• _Records for the exercise_:
──────────────────────────────

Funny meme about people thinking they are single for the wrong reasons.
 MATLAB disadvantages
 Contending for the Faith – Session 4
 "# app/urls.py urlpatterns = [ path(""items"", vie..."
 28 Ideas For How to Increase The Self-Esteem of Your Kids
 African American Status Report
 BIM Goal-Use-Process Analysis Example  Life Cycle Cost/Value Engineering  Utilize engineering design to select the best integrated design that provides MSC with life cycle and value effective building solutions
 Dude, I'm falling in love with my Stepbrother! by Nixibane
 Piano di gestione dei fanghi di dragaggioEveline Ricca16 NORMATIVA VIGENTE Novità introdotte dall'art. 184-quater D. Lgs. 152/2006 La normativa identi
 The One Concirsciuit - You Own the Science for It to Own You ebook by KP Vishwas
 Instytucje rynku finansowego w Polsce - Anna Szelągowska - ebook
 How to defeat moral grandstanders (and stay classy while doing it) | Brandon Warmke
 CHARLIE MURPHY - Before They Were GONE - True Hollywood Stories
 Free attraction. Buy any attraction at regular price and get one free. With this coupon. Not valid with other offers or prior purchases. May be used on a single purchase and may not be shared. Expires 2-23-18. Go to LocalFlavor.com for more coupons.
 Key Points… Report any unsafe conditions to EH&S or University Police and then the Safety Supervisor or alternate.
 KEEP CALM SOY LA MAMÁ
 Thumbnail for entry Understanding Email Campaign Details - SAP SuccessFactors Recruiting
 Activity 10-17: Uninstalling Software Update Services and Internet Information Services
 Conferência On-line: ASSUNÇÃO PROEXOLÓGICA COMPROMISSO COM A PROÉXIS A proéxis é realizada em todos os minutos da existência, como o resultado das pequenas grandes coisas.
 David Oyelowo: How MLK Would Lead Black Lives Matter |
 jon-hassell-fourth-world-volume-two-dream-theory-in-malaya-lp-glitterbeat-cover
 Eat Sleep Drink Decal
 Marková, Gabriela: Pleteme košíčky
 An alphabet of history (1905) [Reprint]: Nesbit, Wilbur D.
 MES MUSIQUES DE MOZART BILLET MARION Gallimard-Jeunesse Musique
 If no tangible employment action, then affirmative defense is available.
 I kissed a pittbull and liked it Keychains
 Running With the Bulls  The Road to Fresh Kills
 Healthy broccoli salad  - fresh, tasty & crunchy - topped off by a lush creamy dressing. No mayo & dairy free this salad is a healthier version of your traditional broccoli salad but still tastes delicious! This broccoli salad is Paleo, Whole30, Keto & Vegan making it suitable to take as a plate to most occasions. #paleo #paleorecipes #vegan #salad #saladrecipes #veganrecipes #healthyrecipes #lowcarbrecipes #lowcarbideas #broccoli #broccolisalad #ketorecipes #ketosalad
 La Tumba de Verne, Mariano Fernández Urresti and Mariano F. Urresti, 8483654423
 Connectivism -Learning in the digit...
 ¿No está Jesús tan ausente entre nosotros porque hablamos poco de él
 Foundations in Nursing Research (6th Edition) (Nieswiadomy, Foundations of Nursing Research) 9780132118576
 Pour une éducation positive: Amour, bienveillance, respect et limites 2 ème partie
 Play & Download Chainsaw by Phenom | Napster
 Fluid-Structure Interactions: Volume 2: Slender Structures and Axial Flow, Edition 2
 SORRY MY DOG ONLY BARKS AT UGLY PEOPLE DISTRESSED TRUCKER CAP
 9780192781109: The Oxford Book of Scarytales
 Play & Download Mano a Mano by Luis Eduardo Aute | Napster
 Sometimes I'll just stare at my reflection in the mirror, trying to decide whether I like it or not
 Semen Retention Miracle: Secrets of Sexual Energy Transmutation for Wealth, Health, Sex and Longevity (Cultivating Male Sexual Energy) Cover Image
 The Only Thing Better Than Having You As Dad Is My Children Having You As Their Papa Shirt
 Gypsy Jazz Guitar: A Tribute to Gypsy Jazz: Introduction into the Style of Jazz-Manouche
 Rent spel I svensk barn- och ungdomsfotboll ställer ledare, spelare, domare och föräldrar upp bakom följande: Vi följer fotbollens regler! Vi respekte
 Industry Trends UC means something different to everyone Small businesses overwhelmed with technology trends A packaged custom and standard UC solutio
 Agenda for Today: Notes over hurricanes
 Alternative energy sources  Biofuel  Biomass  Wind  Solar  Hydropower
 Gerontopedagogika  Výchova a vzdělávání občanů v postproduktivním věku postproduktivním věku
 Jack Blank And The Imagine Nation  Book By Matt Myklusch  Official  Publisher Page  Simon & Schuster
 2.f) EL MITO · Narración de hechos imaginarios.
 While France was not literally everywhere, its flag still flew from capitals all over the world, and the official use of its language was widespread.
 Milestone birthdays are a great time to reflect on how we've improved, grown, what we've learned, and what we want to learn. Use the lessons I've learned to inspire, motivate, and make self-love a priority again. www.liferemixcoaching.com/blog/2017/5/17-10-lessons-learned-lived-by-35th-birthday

──────────────────────────────

• _What is being asked_: What's wanted is a faithful copy of each entry above.

• _Solution below_:
Funny meme about people thinking they are single for the wrong reasons.
 MATLAB disadvantages
 Contending for the Faith – Session 4
 "# app/urls.py urlpatterns = [ path(""items"", vie..."
 28 Ideas For How to Increase The Self-Esteem of Your Kids
 African American Status Report
 BIM Goal-Use-Process Analysis Example  Life Cycle Cost/Value Engineering  Utilize engineering design to select the best integrated design that provides MSC with life cycle and value effective building solutions
 Dude, I'm falling in love with my Stepbrother! by Nixibane
 Piano di gestione dei fanghi di dragaggioEveline Ricca16 NORMATIVA VIGENTE Novità introdotte dall'art. 184-quater D. Lgs. 152/2006 La normativa identi
 The One Concirsciuit - You Own the Science for It to Own You ebook by KP Vishwas
 Instytucje rynku finansowego w Polsce - Anna Szelągowska - ebook
 How to defeat moral grandstanders (and stay classy while doing it) | Brandon Warmke
 CHARLIE MURPHY - Before They Were GONE - True Hollywood Stories
 Free attraction. Buy any attraction at regular price and get one free. With this coupon. Not valid with other offers or prior purchases. May be used on a single purchase and may not be shared. Expires 2-23-18. Go to LocalFlavor.com for more coupons.
 Key Points… Report any unsafe conditions to EH&S or University Police and then the Safety Supervisor or alternate.
 KEEP CALM SOY LA MAMÁ
 Thumbnail for entry Understanding Email Campaign Details - SAP SuccessFactors Recruiting
 Activity 10-17: Uninstalling Software Update Services and Internet Information Services
 Conferência On-line: ASSUNÇÃO PROEXOLÓGICA COMPROMISSO COM A PROÉXIS A proéxis é realizada em todos os minutos da existência, como o resultado das pequenas grandes coisas.
 David Oyelowo: How MLK Would Lead Black Lives Matter |
 jon-hassell-fourth-world-volume-two-dream-theory-in-malaya-lp-glitterbeat-cover
 Eat Sleep Drink Decal
 Marková, Gabriela: Pleteme košíčky
 An alphabet of history (1905) [Reprint]: Nesbit, Wilbur D.
 MES MUSIQUES DE MOZART BILLET MARION Gallimard-Jeunesse Musique
 If no tangible employment action, then affirmative defense is available.
 I kissed a pittbull and liked it Keychains
 Running With the Bulls  The Road to Fresh Kills
 Healthy broccoli salad  - fresh, tasty & crunchy - topped off by a lush creamy dressing. No mayo & dairy free this salad is a healthier version of your traditional broccoli salad but still tastes delicious! This broccoli salad is Paleo, Whole30, Keto & Vegan making it suitable to take as a plate to most occasions. #paleo #paleorecipes #vegan #salad #saladrecipes #veganrecipes #healthyrecipes #lowcarbrecipes #lowcarbideas #broccoli #broccolisalad #ketorecipes #ketosalad
 La Tumba de Verne, Mariano Fernández Urresti and Mariano F. Urresti, 8483654423
 Connectivism -Learning in the digit...
 ¿No está Jesús tan ausente entre nosotros porque hablamos poco de él
 Foundations in Nursing Research (6th Edition) (Nieswiadomy, Foundations of Nursing Research) 9780132118576
 Pour une éducation positive: Amour, bienveillance, respect et limites 2 ème partie
 Play & Download Chainsaw by Phenom | Napster
 Fluid-Structure Interactions: Volume 2: Slender Structures and Axial Flow, Edition 2
 SORRY MY DOG ONLY BARKS AT UGLY PEOPLE DISTRESSED TRUCKER CAP
 9780192781109: The Oxford Book of Scarytales
 Play & Download Mano a Mano by Luis Eduardo Aute | Napster
 Sometimes I'll just stare at my reflection in the mirror, trying to decide whether I like it or not
 Semen Retention Miracle: Secrets of Sexual Energy Transmutation for Wealth, Health, Sex and Longevity (Cultivating Male Sexual Energy) Cover Image
 The Only Thing Better Than Having You As Dad Is My Children Having You As Their Papa Shirt
 Gypsy Jazz Guitar: A Tribute to Gypsy Jazz: Introduction into the Style of Jazz-Manouche
 Rent spel I svensk barn- och ungdomsfotboll ställer ledare, spelare, domare och föräldrar upp bakom följande: Vi följer fotbollens regler! Vi respekte
 Industry Trends UC means something different to everyone Small businesses overwhelmed with technology trends A packaged custom and standard UC solutio
 Agenda for Today: Notes over hurricanes
 Alternative energy sources  Biofuel  Biomass  Wind  Solar  Hydropower
 Gerontopedagogika  Výchova a vzdělávání občanů v postproduktivním věku postproduktivním věku
 Jack Blank And The Imagine Nation  Book By Matt Myklusch  Official  Publisher Page  Simon & Schuster
 2.f) EL MITO · Narración de hechos imaginarios.
 While France was not literally everywhere, its flag still flew from capitals all over the world, and the official use of its language was widespread.
 Milestone birthdays are a great time to reflect on how we've improved, grown, what we've learned, and what we want to learn. Use the lessons I've learned to inspire, motivate, and make self-love a priority again. www.liferemixcoaching.com/blog/2017/5/17-10-lessons-learned-lived-by-35th-birthday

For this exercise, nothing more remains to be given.